Matthew J. Bruccoli n’interprète pratiquement pas. Il donne des faits, éclaire les détails occurrents et restitue la voix de Fitzgerald, dans les lettres à sa fille, d’une lucidité douloureuse, dans la correspondance avec ses éditeurs, vantant Hemingway. Il nous offre l’image d’un magnifique papillon qui s’est brûlé les ailes d’avoir voulu jouer aux aigles.

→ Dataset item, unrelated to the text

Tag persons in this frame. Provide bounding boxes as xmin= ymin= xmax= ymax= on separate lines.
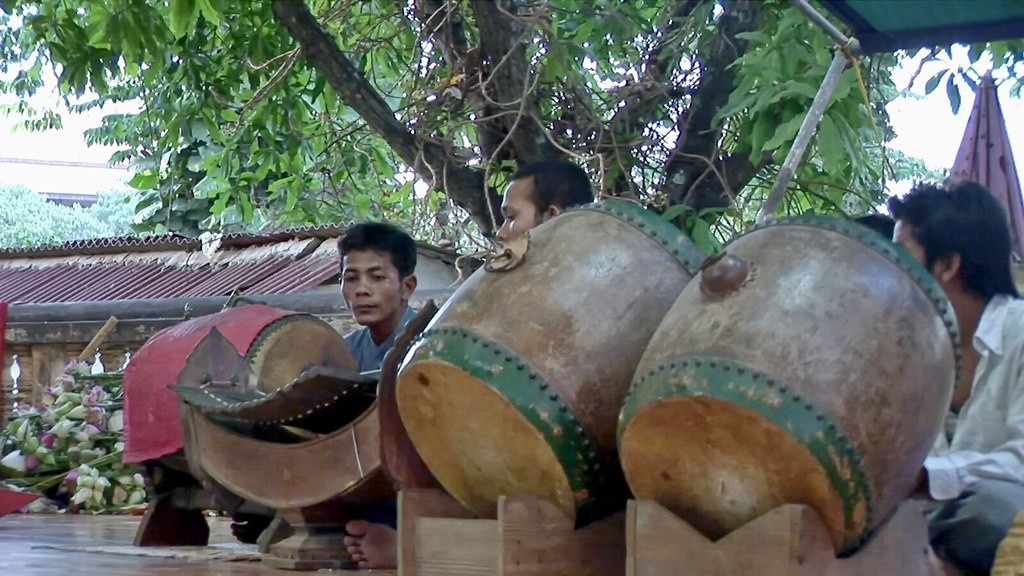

F. Scott Fitzgerald, biographie
Matthew J. Bruccoli
Ed. française : Henri Marcel
La Table Ronde
578 pages, 159 FF
Domaine étranger L’homme aux ailés brûlées
mars 1995 | Le Matricule des Anges n°11
| par
Thierry Guichard
Un livre
L’homme aux ailés brûlées
Par
Thierry Guichard
Le Matricule des Anges n°11
, mars 1995.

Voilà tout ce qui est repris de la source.